Dari bentangan sebelumnya, dilihat dari populasi gajah di jaman purba pada bencah Nuca Nepa. Ada dugaan Pulau Jawa gabungan Sumatra tidak sebatas di ujung dataran dihuni suku Osing (Banyuwangi). Namun melingkupi Pulau Seribu Pura (Bali) hingga Nuca Nepa yang kemungkinan pulaunya berwujud cincin atau ular. Di antara pulau Flores, Alor, Timur, Sawu dan pulau Sumba menyatu. Yang lepasnya semua itu sederajatan meletunya Gunung Kelimutu. Lebih jauh kalimat saya senada perkataan Prof. Dr. H. Priyatna Abdurrasyid, Ph.D. kala mengemukakan buku Atlantis, The Lost Continent Finally Found{The Definitive Localization of Plato’s Lost Civilization, 2005} karangan (temuan) ilmuan Arysio Santos menyoal benua Atlantis, ini ringkasannya:

“Santos menampilkan 33 perbandingan, seperti luas wilayah, cuaca, kekayaan alam, gunung berapi, dan cara bertani, yang akhirnya menyimpulkan bahwa Atlantis adalah Indonesia. Sistem terasisasi sawah yang khas Indonesia, menurutnya ialah bentuk yang diadopsi oleh Candi Borobudur, Piramida di Mesir, dan bangunan kuno Aztec di Meksiko.”

^^^^^^^^^^^^^^^^

**Tujuan 1**
Sebutkan semua contoh perbandingan yang disebutkan dalam teks tentang Atlantis sebagai bagian dari 33 perbandingan yang ditampilkan Santos.
**Tujuan 2**
Tolong lanjutkan teks tentang Atlantis mulai dari kalimat sesudah kutipan ringkasan buku Santos.
Materi yang disediakan berasal dari sumber lain.

**Materi yang Disediakan**
^^^^^^^^^^^^^^^^

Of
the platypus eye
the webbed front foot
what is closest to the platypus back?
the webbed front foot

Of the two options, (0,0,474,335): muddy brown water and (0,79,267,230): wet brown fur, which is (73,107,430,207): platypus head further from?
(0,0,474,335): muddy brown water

^^^^^^^^^^^^^^^^

**Hasil Latihan 1**
Luas wilayah, cuaca, kekayaan alam, gunung berapi, dan cara bertani.

**Hasil Latihan 2**
“Merujuk penelitian Santos, pada masa puluhan ribu tahun yang lalu wilayah negara Indonesia merupakan suatu benua yang menyatu. Tidak terpecah-pecah dalam puluhan ribu pulau seperti halnya sekarang.”

“Santos menetapkan bahwa pada masa lalu itu Atlantis merupakan benua yang membentang dari bagian selatan India, Sri Lanka, Sumatra, Jawa, Kalimantan, terus ke arah timur dengan Indonesia (yang sekarang) sebagai pusatnya. Di wilayah itu terdapat puluhan gunung berapi yang aktif dan dikelilingi oleh samudera yang menyatu bernama Orientale, terdiri dari Samudera Hindia dan Samudera Pasifik.”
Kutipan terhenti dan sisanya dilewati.